Update the lines from the one containing "What is the measured" through the last line by replacing "camera" with "viewer", changing nothing else, and give back only those lines.

-------- Record set

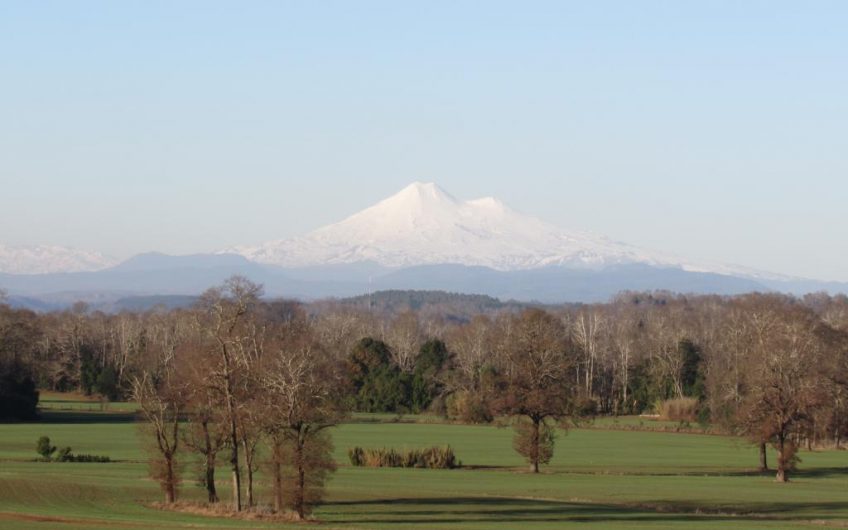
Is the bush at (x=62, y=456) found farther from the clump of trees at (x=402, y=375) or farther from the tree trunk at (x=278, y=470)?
the tree trunk at (x=278, y=470)

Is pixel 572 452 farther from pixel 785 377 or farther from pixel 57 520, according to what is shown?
pixel 57 520

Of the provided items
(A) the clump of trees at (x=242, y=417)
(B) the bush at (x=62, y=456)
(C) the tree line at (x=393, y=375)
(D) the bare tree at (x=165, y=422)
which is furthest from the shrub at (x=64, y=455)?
(D) the bare tree at (x=165, y=422)

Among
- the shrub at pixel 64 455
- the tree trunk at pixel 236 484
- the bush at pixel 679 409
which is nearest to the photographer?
the tree trunk at pixel 236 484

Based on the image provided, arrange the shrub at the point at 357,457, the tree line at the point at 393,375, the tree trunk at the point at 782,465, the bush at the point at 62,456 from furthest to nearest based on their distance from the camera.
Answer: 1. the shrub at the point at 357,457
2. the bush at the point at 62,456
3. the tree trunk at the point at 782,465
4. the tree line at the point at 393,375

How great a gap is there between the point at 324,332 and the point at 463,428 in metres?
61.1

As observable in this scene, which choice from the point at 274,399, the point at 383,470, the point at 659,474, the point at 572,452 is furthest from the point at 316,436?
the point at 572,452

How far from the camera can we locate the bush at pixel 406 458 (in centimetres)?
7731

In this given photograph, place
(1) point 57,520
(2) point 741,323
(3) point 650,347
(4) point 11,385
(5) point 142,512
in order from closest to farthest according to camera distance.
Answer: (1) point 57,520 < (5) point 142,512 < (4) point 11,385 < (2) point 741,323 < (3) point 650,347

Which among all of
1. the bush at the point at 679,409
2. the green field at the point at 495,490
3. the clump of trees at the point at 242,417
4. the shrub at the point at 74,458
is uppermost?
the clump of trees at the point at 242,417

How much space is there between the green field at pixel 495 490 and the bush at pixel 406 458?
1474mm

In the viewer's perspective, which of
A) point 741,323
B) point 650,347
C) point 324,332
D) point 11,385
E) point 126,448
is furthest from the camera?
point 324,332

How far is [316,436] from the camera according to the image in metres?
52.6

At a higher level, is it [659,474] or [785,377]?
[785,377]

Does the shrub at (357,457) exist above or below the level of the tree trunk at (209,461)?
below
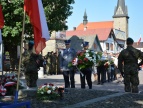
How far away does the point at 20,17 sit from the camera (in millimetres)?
25938

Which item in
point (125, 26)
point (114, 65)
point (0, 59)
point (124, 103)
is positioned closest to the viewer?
point (124, 103)

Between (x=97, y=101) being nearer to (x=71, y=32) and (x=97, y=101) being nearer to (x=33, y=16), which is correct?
(x=33, y=16)

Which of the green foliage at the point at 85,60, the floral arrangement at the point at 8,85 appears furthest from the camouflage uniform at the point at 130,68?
the floral arrangement at the point at 8,85

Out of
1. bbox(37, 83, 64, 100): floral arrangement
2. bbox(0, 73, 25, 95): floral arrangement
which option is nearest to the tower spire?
bbox(0, 73, 25, 95): floral arrangement

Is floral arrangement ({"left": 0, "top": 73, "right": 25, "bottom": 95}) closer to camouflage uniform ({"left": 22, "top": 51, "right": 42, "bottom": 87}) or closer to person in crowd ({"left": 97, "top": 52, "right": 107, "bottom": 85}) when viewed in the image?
camouflage uniform ({"left": 22, "top": 51, "right": 42, "bottom": 87})

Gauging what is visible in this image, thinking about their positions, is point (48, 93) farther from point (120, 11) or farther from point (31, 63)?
point (120, 11)

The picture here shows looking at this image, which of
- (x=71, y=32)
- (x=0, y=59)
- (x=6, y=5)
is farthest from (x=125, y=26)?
(x=0, y=59)

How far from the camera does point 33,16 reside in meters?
6.66

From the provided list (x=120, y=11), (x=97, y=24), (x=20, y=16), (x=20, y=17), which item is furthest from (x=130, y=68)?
(x=97, y=24)

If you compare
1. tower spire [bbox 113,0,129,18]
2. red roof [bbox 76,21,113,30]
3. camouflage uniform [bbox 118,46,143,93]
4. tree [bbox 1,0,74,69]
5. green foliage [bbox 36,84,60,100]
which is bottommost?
green foliage [bbox 36,84,60,100]

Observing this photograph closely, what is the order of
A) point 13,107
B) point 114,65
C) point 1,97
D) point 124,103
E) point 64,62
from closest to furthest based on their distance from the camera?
point 13,107
point 124,103
point 1,97
point 64,62
point 114,65

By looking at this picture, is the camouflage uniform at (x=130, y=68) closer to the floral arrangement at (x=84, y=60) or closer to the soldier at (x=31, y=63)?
the floral arrangement at (x=84, y=60)

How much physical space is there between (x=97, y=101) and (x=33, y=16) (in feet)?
10.3

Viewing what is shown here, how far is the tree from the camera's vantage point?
995 inches
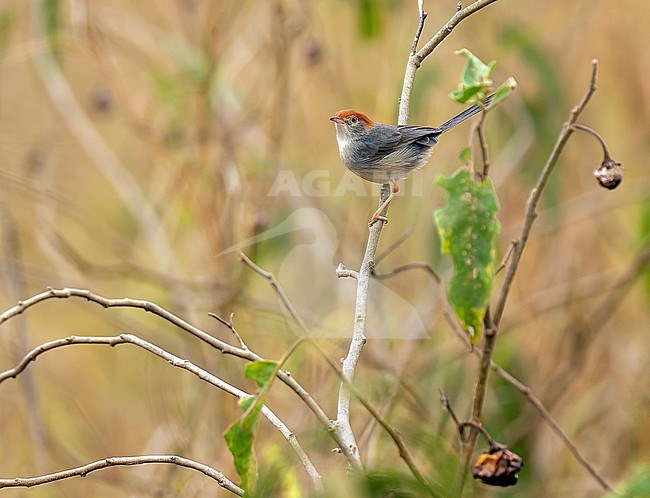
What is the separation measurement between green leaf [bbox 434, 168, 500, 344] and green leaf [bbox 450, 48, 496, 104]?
161 millimetres

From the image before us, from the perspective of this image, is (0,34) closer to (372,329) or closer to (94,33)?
(94,33)

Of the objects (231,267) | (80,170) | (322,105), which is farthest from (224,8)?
(80,170)

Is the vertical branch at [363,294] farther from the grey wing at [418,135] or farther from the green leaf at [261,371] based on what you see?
the grey wing at [418,135]

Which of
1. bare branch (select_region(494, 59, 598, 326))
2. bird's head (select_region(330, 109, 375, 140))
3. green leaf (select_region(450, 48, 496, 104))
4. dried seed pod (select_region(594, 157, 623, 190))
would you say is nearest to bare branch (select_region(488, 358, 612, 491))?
bare branch (select_region(494, 59, 598, 326))

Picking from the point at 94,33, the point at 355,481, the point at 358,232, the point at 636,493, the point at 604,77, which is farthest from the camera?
the point at 604,77

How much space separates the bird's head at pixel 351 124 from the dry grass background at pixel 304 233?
2.17ft

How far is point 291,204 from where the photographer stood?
4926mm

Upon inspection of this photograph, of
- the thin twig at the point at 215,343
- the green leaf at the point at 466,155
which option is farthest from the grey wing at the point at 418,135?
the thin twig at the point at 215,343

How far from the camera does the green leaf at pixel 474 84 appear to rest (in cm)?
154

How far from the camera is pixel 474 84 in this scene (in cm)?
155

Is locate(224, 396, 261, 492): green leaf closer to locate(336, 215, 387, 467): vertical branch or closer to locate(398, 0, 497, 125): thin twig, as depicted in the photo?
locate(336, 215, 387, 467): vertical branch

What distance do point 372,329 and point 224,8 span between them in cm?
202

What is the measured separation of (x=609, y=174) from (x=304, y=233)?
2905mm

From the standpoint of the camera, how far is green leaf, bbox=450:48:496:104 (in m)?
1.54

----------------

_Solution to this exercise_:
What is the measured separation of (x=609, y=174) from (x=304, y=233)?
2905mm

From the standpoint of the viewer, how far is green leaf, bbox=450:48:496:104 (in m)?
1.54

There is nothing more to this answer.